Similar good fortune elevated him to majority leader, and the downfall of Jim Wright of Texas lifted him to the speaker's chair, where he served from June 1989 until January 1995.

"I wish I could say it was merit and hard work, but I think so much of what happens in a political career is the result of circumstances that are favorable and opportunities that come about," Foley told the AP in 2003.

He said his proudest achievements were farm bills, hunger programs, civil liberties, environmental legislation and civil rights bills. Helping individual constituents also was satisfying, he said. Even though his views were often considerably to the left of his mostly Republican constituents, he said he tried to stay in touch.

Sen. Patty Murray, D-Wash., tweeted Friday, "Tom Foley was a tireless, dedicated public servant for WA & the nation. I wouldn't be where I am today w/o his support. He'll be missed."

Cathy McMorris Rodgers, R-Wash., the No. 4 House GOP leader who holds Foley's old eastern Washington seat, called him "an honorable leader and colleague" who was "highly regarded and respected by Democrats and Republicans."

After leaving Congress, he joined a blue chip law firm in Washington, D.C., and earned fees serving on corporate boards. Foley and his wife, Heather, his unpaid political adviser and staff aide, had built their dream home in the capital in 1992.

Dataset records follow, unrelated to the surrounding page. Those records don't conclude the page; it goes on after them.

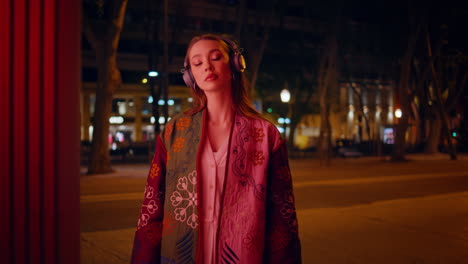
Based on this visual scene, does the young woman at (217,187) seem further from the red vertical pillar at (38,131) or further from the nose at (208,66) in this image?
the red vertical pillar at (38,131)

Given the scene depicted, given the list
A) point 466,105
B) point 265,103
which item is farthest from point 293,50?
point 466,105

In 1997, he took one of the most prestigious assignments in diplomacy, ambassador to Japan. A longtime Japan scholar, Foley had been a frequent visitor to that nation, in part to promote the farm products his district produces.

"Diplomacy is not, frankly, very different" from the deal-making, consensus-building and common courtesy that a successful politician needs, he said.

His father, Ralph, was a judge for decades and a school classmate of Bing Crosby's. His mother, Helen, was a teacher.

Foley attended Gonzaga Preparatory School and Gonzaga University in Spokane. He graduated from the University of Washington Law School and worked as a prosecutor and assistant state attorney general and as counsel for Jackson's Senate Interior Committee for three years.

Then came the long House career.

Cornell Clayton, director of the Foley Institute for Public Policy at Washington State University, said that growing up during the Depression and World War II made Foley part of a generation that worked in a more bipartisan manner.

"They saw us all on the same team," Clayton said.